胸に顔を埋めるシーラを見てシャイネリアは困った風に頭を撫でた。胸のあたりがムズムズする。シーラが何か喋ってることに気づき、ほっぺたを両手で挟んで顔を上げさせた。
「ごべんなざい」
「あたしもごめん」
「あのね」
シーラは立ち上がるとシャイネリアを手を引いて起こす。
「わ、私、何も、出来ないし、すぐ泣いちゃうし。二人をすぐ困らせるし。こんな私なのに、なのに。それなのにずっと二人と、皆と一緒に居たいの!」
双子は顔を見合わせ微笑む。シャイネリアはシーラに手を差し伸べた。シーラはその手のひらにおそるおそる手を添えた。
「何度でも言うよ?ぼくらは君の傍に立つ双樹だ。でも僕らは二人だけでは育たないんだよ」
「あなたがちゃんと面倒みないと枯れちゃうわよ?」
「あたしが?」
「ああ」
「ええ」
「あたしでいいの?」
「君がいいんだ」
シーラは思いっきり二人に抱きついた。
「言えたよ、シャイニー」
「ばかね、言わなくても分かるわよ」
「あのね、怖いけど、魂結び、頑張る」
グラディアスは何時になく、本当に微かな変化だがシーラの口調に力強さを感じた。
「死にたくない、のもあるけど。
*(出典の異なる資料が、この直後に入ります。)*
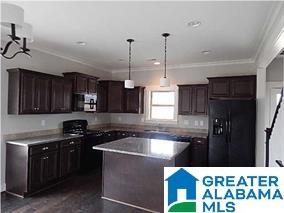 5233 Meadow Ridge Trail Bessemer, AL 35022 - Photo 4 of 9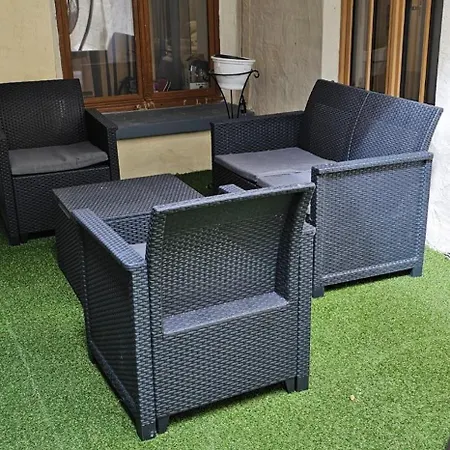 Charmants Proches Centre Ville, 2 Option , 1er 75m2 Avec Terrasse Privee Et 2eme 105m2 Rdc Avec Jardin Privatif , Parking Gratuit Dans Le Rue شقة إيبيرني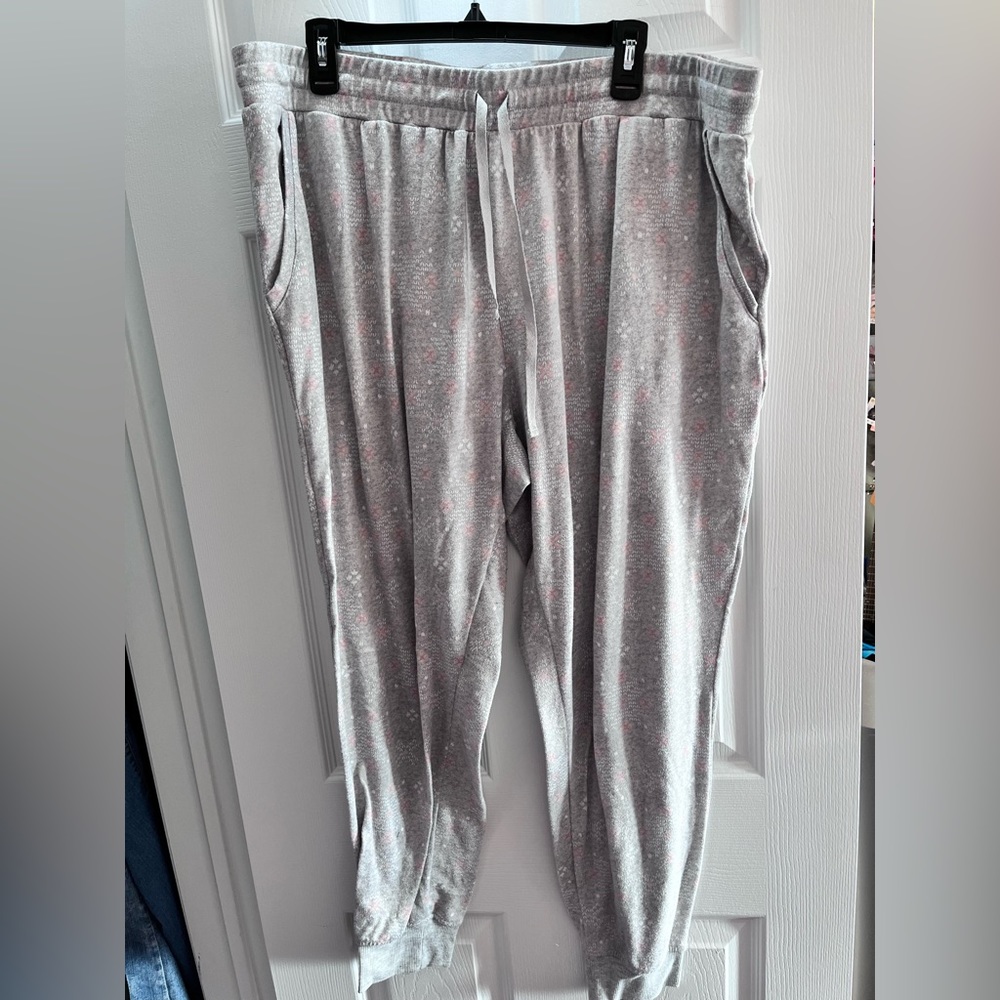 Secret treasures sleepwear essentials, gray pink and white print, joggers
それよりニアに会いたい。早く会わないといけないの」
双子は顔を見合わせる。
「どうしてだい」
「ニアが死んじゃう。彼女は私からマナを受け取ってない」
閑話休題。
翌日。
「ルーンちゃんから、魔法、教わったの!あのね、すっごく可愛い魔法!」
シーラは「ど、動物使い!い、いきます!」と言うと、たどたどしい歌に合わせて同じくたどたどしく踊る。シャイネリアもはしゃぎながらシーラと並び、息もぴったりに合わせてお踊りだした。
「ね?」
シャイネリアも楽しそうに笑うシーラにつられて笑う。
「ルーン自作のダンスと詩ニャ。でも、これ、踊りは必要ないのニャア」
きょとんとしていたシーラの顔が次第に紅潮し、熟れた林檎のような顔色を両手で覆いしゃがみこんだ。
「死にたい」
グラディアスは声を押し殺し顔を背けた。「可愛すぎだ」の小声がシャイネリアには聞こえてしまい、妹が「ニャ?ニャ?」と近づいてくる。
「よ、寄るな!」
「にゃにゃにゃにゃ? ニャにが可愛いのかニャア?」と兄に詰め寄る。
「し、しるか!」
「にゃにがあああぐぼはぁぁ!」シーラに抱きつかれ、体が「く」の字で吹き飛ぶシャイネリアは人外の悲鳴を上げた。